TigerBlog went to the movies yesterday and had a first-time experience.
He now, apparently, qualifies as a senior citizen. How did that happen?
By the way, the movie he saw was "Bad Shabbos," which was silly but not too silly, though it came really close to being too silly. Had it crossed over the "too silly" line, then it wouldn't have been funny.
How's that for a movie review?
Elsewhere, the news broke last night that Loni Anderson had passed away.
TigerBlog isn't sure what the cutoff point is age-wise for people to be aware of just how big a star Loni Anderson was at one point. He'd guess it's those who were born at a time that doesn't yet make them eligible for the senior citizen ticket at the movie theater but has them coming close to that day.
To the rest of you, there was a time when Anderson was as much of a star as anyone. She was married to Burt Reynolds, who was an even bigger star, and they were as big as Hollywood glamour couple as there was.

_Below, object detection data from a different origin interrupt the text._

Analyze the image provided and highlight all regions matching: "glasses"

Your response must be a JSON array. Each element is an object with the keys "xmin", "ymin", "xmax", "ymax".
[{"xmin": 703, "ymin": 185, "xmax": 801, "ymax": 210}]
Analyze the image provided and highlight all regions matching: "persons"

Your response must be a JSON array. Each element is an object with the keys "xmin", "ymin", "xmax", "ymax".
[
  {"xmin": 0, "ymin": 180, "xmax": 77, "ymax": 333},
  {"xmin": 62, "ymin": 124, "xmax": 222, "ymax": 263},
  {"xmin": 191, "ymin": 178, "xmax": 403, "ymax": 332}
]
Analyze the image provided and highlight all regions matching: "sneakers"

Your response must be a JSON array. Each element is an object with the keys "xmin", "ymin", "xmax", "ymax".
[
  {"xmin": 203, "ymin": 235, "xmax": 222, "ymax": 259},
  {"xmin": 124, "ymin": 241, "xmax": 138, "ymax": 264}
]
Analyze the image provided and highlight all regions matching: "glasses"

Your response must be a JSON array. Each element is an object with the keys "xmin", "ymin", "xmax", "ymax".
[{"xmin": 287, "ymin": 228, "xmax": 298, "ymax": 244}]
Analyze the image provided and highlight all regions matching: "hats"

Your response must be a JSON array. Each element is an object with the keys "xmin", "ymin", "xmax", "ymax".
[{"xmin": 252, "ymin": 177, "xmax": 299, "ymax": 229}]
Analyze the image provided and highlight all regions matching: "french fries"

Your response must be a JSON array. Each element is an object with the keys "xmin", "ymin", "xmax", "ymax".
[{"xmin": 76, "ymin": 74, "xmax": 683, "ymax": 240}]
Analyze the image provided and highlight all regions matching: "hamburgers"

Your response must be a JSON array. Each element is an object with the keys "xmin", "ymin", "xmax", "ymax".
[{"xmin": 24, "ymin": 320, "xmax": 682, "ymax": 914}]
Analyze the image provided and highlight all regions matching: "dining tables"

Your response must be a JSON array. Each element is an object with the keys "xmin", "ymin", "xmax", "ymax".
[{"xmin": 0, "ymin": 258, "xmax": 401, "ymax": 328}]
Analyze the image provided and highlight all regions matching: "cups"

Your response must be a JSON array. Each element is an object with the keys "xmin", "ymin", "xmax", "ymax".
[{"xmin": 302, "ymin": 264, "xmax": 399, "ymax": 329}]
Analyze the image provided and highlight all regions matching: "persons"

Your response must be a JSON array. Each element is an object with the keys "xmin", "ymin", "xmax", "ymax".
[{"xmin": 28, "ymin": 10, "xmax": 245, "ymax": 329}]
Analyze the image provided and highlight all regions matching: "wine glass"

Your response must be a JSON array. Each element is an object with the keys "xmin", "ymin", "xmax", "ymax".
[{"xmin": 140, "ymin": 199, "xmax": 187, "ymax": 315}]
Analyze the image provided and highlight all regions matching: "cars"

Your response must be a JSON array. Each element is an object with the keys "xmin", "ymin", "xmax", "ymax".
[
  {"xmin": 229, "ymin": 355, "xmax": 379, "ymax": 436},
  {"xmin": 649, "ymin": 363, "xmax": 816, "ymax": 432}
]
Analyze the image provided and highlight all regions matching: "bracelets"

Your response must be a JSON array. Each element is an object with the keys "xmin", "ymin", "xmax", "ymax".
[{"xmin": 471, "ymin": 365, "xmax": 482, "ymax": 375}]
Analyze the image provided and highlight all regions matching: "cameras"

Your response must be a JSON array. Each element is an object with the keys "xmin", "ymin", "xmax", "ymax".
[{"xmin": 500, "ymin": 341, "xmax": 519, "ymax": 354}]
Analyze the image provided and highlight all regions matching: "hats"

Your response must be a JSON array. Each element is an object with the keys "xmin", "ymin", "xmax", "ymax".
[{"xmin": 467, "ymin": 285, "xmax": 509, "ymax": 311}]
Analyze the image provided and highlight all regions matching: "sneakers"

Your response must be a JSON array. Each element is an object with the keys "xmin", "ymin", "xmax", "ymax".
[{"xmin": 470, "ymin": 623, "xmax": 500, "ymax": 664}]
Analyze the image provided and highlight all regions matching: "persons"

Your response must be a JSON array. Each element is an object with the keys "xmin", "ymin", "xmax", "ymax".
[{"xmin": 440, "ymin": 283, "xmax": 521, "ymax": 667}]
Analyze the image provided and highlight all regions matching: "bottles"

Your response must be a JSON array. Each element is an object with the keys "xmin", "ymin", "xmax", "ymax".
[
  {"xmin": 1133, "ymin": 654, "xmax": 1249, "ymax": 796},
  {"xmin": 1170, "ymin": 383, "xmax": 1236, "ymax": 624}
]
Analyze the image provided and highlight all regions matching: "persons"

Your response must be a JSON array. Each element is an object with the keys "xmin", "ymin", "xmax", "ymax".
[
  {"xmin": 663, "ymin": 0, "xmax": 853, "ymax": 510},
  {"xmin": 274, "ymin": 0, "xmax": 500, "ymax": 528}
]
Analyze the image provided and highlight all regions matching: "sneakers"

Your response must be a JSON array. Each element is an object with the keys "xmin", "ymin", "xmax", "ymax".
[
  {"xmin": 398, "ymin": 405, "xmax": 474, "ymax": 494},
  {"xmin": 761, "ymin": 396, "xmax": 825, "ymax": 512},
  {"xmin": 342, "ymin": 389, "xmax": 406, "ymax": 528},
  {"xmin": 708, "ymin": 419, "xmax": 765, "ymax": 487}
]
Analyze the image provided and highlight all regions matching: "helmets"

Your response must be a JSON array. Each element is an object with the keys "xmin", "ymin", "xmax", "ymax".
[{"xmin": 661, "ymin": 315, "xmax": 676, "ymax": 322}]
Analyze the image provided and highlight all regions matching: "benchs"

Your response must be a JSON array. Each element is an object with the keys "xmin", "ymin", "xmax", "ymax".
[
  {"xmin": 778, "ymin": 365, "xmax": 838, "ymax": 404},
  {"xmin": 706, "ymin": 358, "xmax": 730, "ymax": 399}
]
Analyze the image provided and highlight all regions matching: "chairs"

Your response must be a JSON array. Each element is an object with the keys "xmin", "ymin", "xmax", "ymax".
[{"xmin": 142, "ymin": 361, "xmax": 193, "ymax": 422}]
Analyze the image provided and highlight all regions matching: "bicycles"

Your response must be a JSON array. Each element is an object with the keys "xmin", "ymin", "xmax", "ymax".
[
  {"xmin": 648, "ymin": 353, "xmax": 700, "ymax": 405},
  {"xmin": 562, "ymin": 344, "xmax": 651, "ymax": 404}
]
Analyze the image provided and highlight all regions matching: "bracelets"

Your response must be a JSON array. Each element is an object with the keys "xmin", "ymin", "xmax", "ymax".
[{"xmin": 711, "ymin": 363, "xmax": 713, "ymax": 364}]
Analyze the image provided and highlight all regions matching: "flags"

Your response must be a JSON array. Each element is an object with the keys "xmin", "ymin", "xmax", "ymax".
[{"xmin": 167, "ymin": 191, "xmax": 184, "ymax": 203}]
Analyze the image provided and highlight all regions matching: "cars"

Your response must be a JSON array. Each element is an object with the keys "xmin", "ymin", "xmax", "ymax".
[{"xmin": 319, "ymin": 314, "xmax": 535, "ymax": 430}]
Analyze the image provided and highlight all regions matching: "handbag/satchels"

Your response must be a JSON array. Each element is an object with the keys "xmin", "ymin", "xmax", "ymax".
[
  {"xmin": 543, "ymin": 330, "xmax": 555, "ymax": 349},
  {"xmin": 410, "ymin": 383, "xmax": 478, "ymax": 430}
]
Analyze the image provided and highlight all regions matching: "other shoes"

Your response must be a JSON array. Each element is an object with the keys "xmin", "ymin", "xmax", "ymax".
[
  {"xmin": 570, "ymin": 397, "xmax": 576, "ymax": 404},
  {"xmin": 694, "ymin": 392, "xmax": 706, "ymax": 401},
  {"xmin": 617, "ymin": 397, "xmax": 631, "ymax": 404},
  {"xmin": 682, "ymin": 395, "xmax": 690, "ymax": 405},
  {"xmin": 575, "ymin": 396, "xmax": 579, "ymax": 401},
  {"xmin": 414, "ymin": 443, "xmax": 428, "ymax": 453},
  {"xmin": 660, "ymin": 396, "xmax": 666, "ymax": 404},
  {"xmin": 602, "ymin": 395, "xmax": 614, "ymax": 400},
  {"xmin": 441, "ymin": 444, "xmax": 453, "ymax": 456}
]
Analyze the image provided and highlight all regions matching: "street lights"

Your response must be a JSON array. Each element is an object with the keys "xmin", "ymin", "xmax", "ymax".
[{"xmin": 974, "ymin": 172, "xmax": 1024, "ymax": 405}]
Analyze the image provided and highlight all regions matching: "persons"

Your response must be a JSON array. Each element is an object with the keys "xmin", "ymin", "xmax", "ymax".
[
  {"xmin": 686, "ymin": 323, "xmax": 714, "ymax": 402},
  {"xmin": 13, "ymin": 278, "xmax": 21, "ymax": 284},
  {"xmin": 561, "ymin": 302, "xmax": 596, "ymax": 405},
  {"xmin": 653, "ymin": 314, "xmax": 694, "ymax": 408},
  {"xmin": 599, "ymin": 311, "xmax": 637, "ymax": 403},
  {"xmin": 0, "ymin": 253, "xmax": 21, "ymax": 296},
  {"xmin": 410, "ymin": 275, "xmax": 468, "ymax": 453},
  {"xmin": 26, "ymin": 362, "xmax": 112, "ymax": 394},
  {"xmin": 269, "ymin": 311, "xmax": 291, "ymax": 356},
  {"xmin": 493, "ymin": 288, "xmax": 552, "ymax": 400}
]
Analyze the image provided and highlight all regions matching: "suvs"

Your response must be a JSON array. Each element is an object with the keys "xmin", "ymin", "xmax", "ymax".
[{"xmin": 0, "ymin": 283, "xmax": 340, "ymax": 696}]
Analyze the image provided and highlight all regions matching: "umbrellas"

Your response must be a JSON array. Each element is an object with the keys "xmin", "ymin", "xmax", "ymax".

Anderson's biggest role was on the woefully underrated TV sitcom "WKRP In Cincinnati," which ran from 1978-82 and was simply hilarious. TigerBlog once wrote this about it:
If you've never seen the show itself, it's hysterical, with a hint of
touching on some pretty big issues every now and then, much more so than
would have been expected from what sort of billed itself as a campy
sitcom. It had great characters - Les Nessman, Johnny Fever, Mr.
Carlson, Venus Flytrap, Herb - and it took the whole "Ginger/Mary Ann"
concept to another level with Jennifer and Bailey.
Back on Oct.
30, 1978, the show had an episode in which the station manager (Mr.
Carlson) plans an elaborate promotion for Thanksgiving, which turns out
to be a drop of live turkeys from a helicopter, not realizing that
turkeys aren't quite like other birds.
TV Guide ranked the
episodes as the 40th funniest episode in history. To show you what a
great show "WKRP" was, TB doesn't even have that one in the top five in
the show's history, though it is considered an all-time TV classic.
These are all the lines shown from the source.